> [Task requirements] Rewrite the items below, changing "coffee table leg" to "table leg" and leaving everything else unchanged.

● ● ● ●

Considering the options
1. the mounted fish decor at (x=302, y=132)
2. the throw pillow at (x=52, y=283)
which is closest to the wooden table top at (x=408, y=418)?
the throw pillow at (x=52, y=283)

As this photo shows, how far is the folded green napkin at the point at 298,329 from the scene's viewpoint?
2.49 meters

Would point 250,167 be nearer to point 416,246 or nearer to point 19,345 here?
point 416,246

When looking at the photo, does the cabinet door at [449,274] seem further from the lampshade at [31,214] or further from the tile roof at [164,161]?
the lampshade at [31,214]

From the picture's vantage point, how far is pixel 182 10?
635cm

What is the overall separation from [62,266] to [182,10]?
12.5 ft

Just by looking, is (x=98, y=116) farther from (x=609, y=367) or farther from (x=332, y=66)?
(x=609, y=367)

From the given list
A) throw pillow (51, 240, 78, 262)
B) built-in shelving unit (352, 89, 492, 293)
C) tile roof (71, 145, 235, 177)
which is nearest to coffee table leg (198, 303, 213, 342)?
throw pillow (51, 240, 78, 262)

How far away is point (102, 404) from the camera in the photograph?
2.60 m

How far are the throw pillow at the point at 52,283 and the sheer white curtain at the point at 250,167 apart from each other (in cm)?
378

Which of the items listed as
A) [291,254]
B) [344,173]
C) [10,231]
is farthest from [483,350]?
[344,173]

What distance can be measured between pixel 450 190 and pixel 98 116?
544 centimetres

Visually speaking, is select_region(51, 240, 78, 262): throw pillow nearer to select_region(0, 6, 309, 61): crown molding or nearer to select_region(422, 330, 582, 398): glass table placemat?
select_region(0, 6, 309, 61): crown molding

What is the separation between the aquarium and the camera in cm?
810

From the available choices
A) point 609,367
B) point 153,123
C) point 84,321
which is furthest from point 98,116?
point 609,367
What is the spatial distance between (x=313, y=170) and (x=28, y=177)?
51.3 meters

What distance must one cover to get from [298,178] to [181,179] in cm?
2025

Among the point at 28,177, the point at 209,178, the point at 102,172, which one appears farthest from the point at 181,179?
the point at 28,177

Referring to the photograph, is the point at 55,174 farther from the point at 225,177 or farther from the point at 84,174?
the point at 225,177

● ● ● ●

> [Written solution]
Considering the options
1. the mounted fish decor at (x=302, y=132)
2. the throw pillow at (x=52, y=283)
which is closest to the wooden table top at (x=408, y=418)?
the throw pillow at (x=52, y=283)

As this photo shows, how far is the folded green napkin at the point at 298,329 from the scene's viewpoint?
2.49 meters

Would point 250,167 be nearer to point 416,246 or nearer to point 19,345 here?
point 416,246

When looking at the photo, does the cabinet door at [449,274] seem further from the lampshade at [31,214] or further from the tile roof at [164,161]?
the lampshade at [31,214]

From the picture's vantage point, how far is pixel 182 10?
635cm

What is the overall separation from [62,266] to [182,10]?
12.5 ft

Just by looking, is (x=98, y=116) farther from (x=609, y=367) or farther from (x=332, y=66)?
(x=609, y=367)

From the given list
A) throw pillow (51, 240, 78, 262)
B) built-in shelving unit (352, 89, 492, 293)
C) tile roof (71, 145, 235, 177)
which is nearest to table leg (198, 303, 213, 342)?
throw pillow (51, 240, 78, 262)

How far away is point (102, 404) from the camera in the photograph?
2.60 m

How far are the throw pillow at the point at 52,283 and the sheer white curtain at the point at 250,167 apart from each other (in cm)?
378

Which of the items listed as
A) [291,254]
B) [344,173]
C) [10,231]
is farthest from [483,350]?
[344,173]

What distance can be measured between pixel 450 190 and pixel 98 116?
544 centimetres

Visually speaking, is select_region(51, 240, 78, 262): throw pillow nearer to select_region(0, 6, 309, 61): crown molding or nearer to select_region(422, 330, 582, 398): glass table placemat?
select_region(0, 6, 309, 61): crown molding

What is the separation between the aquarium and the camera in cm?
810

From the available choices
A) point 609,367
B) point 153,123
C) point 84,321
which is furthest from point 98,116?
point 609,367
What is the spatial distance between (x=313, y=170) and (x=28, y=177)?
51.3 meters

What distance must one cover to get from [298,178] to [181,179] in cm?
2025

Among the point at 28,177, the point at 209,178, the point at 102,172, which one appears farthest from the point at 181,179?
the point at 28,177

Referring to the photograph, is the point at 55,174 farther from the point at 225,177 or farther from the point at 84,174?
the point at 225,177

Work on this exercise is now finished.